- _ЗАДАНИЯ_:
(a) Воспроизведите отрывок о Дроздовском дословно, от слов «Во-вторых, тактика и» до слов «1-м Кубанском походе.» включительно.
(b) Выберите в записях все строки со словом «further» и перепишите их.

— Еще бы, генерал-квартирмейстер Ставки.
— И тоже был в Быхове с Лавром Георгиевичем.
— Романовский тоже считает, что я воюю по правилам Николаевской академии генштабистов.
— Да. Для вас это, наверное, не секрет…
Действительно, Дроздовский в походе Яссы — Дон в первые месяца два после этого воевал в ходе Гражданской войны «воевал по старинке». То есть так, как его учили до этого. Ведь только вчера он был армейским штабистом, полковым командиром В чем это выражалось?
Лучше всего, пожалуй, на это ответить словами мемуариста Антона Ивановича Деникина, под знаменами которого, собственно говоря, и произошел взлет в Гражданской войне героя Белого дела Дроздовского с его монархистами — «дроздами». То есть еще раз повториться в словах, смысл которых особо важен в понимании идущей войны «дроздами» и их военным вождем: «Дроздовскому было свойственно… медленное развертывание, введение в бой сил по частям, малыми „пакетами“ для уменьшения потерь, которые от этого не раз становились еще тяжелее…»
Была ли такая тактика «ущербной»? Ведь так в году 1918-м бились друг с другом и белые, и красные, в штабах которых служило много генштабистов старой русской армии.
Нет, не была. Ведь исполнителями таких тактических приемов вооруженной борьбы в поле были перспективные военачальники. Как у белых, так и у красных, где в командирах от ротного и выше в том же 1918 году ходили преимущественно бывшие офицеры, большей частью мобилизованные на войну Гражданскую. Только воевать красным офицерам приходилось под присмотром партийных комиссаров. Такова была проза тех событий.
Объяснение тому есть.
Во-первых, «выходец» из Первой мировой войны действовал в начале 1918 года так, как его учили академические профессора, исходившие прежде всего из опыта Русско-японской войны 1904–1905 годов. Он воевал так, как действовали русские армии Юго-Западного фронта, их полки и дивизии. В этом ничего удивительного нет.
Во-вторых, тактика и стратегия в Гражданской войне на российской территории не знали аналогов. Соратники Корнилова и Деникина познали это искусство несколько раньше, поскольку Дроздовский в своем прорыве через Северное Причерноморье и Приазовье не испытывал той ярости боев, как корниловцы в Ледяном 1-м Кубанском походе.
И в-третьих, общеизвестно было то, как Михаил Гордеевич берег своих соратников. Стараясь свести людские потери к минимуму, он, в свою очередь, никогда не боялся подставлять себя под вражеские пули. То и другое мы видим в боях за Ростов-на-Дону, за Торговую и Пашковскую. Этому правилу личного поведения на поле брани он не изменил и в последнем для себя бою за Ставрополь.

- _ИСХОДНЫЕ ДАННЫЕ_:
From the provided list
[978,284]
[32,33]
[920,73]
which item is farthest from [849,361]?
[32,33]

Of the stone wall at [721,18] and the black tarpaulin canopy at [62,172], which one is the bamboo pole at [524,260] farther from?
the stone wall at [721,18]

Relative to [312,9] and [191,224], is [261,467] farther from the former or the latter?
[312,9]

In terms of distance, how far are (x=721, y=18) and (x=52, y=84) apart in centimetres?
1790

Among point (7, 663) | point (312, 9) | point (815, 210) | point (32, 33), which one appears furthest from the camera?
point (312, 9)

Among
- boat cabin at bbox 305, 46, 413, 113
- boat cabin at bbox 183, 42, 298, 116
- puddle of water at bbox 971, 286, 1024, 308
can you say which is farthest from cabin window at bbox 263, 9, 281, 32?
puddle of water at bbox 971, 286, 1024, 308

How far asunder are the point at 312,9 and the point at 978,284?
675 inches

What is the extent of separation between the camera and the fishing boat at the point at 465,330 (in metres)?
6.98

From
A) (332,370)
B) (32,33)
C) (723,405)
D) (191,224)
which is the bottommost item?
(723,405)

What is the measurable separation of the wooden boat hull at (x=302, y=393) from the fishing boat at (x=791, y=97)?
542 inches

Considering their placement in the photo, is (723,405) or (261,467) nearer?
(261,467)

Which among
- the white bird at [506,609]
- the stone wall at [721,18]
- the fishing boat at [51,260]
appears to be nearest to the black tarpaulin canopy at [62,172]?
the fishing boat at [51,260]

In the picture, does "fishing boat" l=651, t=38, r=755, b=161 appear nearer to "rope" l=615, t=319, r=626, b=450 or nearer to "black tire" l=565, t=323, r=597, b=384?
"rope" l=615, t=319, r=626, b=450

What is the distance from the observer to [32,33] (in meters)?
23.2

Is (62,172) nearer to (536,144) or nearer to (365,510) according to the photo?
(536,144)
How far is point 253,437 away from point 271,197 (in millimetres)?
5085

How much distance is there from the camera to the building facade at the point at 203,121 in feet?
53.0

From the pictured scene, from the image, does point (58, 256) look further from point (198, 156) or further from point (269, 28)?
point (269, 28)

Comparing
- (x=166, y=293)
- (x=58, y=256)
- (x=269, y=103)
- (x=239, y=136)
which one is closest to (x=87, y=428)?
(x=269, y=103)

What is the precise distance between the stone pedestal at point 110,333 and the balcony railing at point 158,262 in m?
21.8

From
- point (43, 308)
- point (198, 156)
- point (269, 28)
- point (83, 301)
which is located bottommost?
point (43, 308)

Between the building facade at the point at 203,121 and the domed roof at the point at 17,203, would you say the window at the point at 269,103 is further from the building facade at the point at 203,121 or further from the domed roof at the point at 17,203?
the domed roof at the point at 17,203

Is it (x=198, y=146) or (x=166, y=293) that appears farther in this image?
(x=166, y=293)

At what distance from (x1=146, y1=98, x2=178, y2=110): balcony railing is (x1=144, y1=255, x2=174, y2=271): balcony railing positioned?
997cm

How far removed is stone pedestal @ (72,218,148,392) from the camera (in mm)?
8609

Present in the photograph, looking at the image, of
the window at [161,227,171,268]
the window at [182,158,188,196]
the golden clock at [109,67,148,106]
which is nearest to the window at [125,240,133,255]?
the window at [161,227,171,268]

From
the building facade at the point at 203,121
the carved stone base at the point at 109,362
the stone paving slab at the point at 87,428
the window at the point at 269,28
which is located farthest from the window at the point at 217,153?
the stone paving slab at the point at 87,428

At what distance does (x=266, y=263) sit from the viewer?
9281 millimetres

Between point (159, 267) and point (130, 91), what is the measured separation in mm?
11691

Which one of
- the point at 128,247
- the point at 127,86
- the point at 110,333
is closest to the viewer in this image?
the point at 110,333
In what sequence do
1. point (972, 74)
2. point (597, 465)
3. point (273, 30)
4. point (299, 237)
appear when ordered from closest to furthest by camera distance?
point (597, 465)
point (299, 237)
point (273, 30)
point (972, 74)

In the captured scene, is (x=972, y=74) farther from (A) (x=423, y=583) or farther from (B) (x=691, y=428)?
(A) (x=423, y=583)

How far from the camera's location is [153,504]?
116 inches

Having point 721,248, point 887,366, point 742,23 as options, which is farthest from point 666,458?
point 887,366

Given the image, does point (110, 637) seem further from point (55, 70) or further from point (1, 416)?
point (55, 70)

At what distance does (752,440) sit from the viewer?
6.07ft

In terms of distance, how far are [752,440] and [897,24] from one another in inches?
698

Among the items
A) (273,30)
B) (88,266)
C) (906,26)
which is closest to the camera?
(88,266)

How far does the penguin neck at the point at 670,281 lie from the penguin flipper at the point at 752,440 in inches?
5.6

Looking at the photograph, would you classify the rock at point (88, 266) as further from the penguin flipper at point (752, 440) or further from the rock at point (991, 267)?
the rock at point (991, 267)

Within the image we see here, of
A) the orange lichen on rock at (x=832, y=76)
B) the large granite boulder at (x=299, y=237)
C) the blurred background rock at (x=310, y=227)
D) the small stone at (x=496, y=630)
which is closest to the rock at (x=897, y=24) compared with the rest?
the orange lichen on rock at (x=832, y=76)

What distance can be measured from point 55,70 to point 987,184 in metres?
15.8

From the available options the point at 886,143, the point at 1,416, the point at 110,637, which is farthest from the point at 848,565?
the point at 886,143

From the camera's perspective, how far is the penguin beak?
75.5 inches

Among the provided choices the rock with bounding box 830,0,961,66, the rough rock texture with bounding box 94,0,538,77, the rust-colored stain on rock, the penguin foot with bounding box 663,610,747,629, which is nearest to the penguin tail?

- _ОЖИДАЕМЫЕ ОТВЕТЫ_:
(a)
Во-вторых, тактика и стратегия в Гражданской войне на российской территории не знали аналогов. Соратники Корнилова и Деникина познали это искусство несколько раньше, поскольку Дроздовский в своем прорыве через Северное Причерноморье и Приазовье не испытывал той ярости боев, как корниловцы в Ледяном 1-м Кубанском походе.

(b)
From the pictured scene, from the image, does point (58, 256) look further from point (198, 156) or further from point (269, 28)?
Between the building facade at the point at 203,121 and the domed roof at the point at 17,203, would you say the window at the point at 269,103 is further from the building facade at the point at 203,121 or further from the domed roof at the point at 17,203?
Given the image, does point (110, 637) seem further from point (55, 70) or further from point (1, 416)?
Looking at the photograph, would you classify the rock at point (88, 266) as further from the penguin flipper at point (752, 440) or further from the rock at point (991, 267)?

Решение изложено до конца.